■ Exercises to complete
1) According to the forum thread, what do you pour into the mold cavity to make the canopy?
2) Quote the forum thread word for word, starting at "Awesome! I always" and ending at "days to cure.".

■ Text shown
*** Begin section ***

Discussion in 'Tips, Tutorials & Tools' started by cdavenport, Jul 24, 2008.
See my review for details.
Awesome! I always wanted to know a good way of thermoforming! :thumb:
I've used a similar technique for my plastic models to get an ultra-thin but rock-solid canopy for realistic glass thickness on large models(be warned, it takes for-freaking-ever to make canopies this way, but you don't need any special equipment such as a vacuform table):
Make the mold exactly like you do, only I usually use sculpting putty.
Pour some Future floor polish into the cavity.
Rotate and move the mold around until the surface is evenly coated, and keep rotating it until the polish dries.
Repeat several times, until the canopy is at the desired thickness.
Remove the canopy from the mold carefully as it will be slightly malleable and set it aside a few days to cure.
When the canopy it fully cured, sand it down using something like 220-400 grit sandpaper, moving on to progressively finer grits until it's smooth.

*** End section ***

■ Material supplied
*** Begin section ***

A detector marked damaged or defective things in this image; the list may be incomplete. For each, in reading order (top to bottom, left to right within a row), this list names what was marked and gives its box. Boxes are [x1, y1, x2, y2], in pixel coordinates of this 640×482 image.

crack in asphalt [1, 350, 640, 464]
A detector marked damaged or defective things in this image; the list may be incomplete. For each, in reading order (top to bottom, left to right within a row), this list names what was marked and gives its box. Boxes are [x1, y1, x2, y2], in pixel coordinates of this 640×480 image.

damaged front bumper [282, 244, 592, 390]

*** End section ***
*** Begin section ***

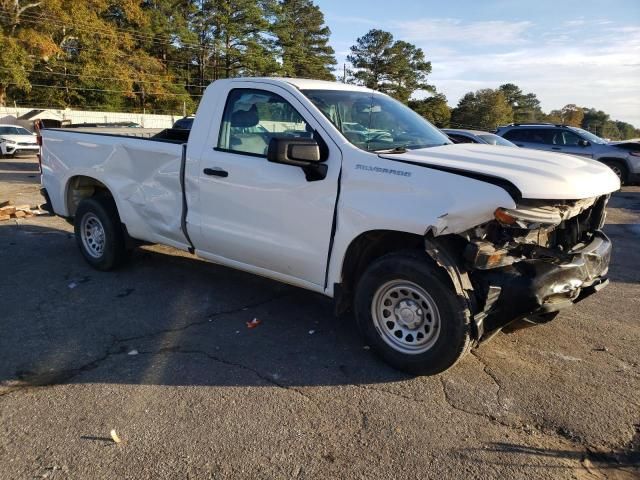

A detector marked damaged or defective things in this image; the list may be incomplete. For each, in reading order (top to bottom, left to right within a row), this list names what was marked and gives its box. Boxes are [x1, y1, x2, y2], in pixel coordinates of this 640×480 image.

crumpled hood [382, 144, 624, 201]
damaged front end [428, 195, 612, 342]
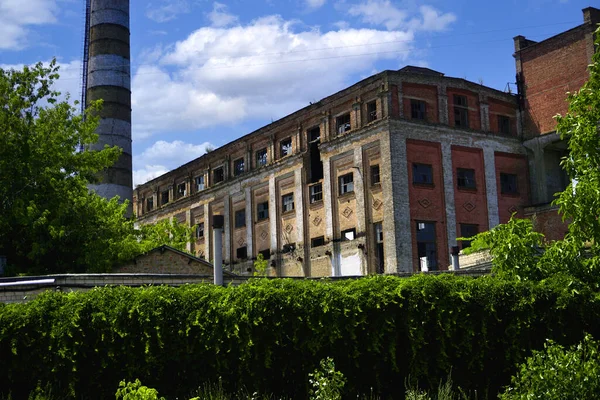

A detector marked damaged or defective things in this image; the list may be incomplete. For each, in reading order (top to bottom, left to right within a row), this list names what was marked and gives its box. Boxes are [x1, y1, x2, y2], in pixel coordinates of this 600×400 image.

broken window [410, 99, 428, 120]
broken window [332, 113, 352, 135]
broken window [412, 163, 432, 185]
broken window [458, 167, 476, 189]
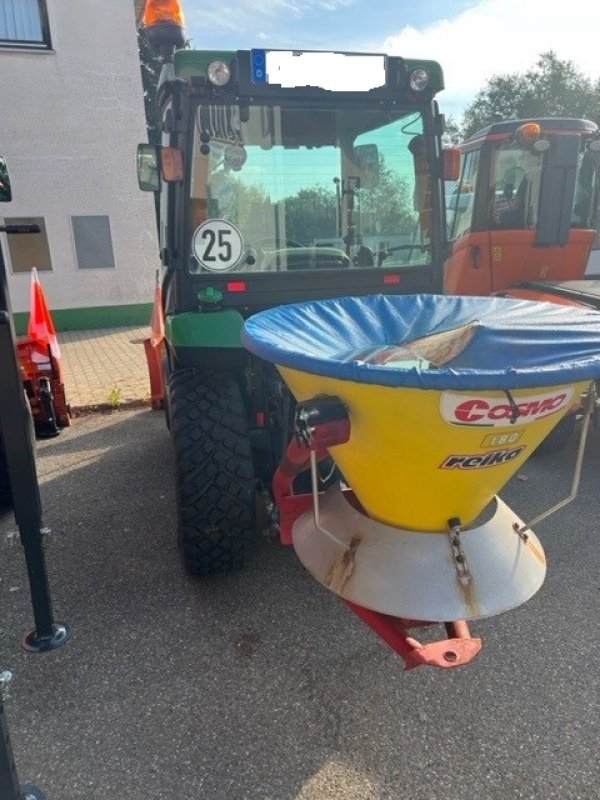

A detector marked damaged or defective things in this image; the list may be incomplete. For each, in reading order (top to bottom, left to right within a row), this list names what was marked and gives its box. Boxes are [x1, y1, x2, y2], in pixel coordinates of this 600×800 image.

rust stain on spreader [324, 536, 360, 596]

*** End section ***

■ Responses per task
1) Future floor polish.

2)
Awesome! I always wanted to know a good way of thermoforming! :thumb:
I've used a similar technique for my plastic models to get an ultra-thin but rock-solid canopy for realistic glass thickness on large models(be warned, it takes for-freaking-ever to make canopies this way, but you don't need any special equipment such as a vacuform table):
Make the mold exactly like you do, only I usually use sculpting putty.
Pour some Future floor polish into the cavity.
Rotate and move the mold around until the surface is evenly coated, and keep rotating it until the polish dries.
Repeat several times, until the canopy is at the desired thickness.
Remove the canopy from the mold carefully as it will be slightly malleable and set it aside a few days to cure.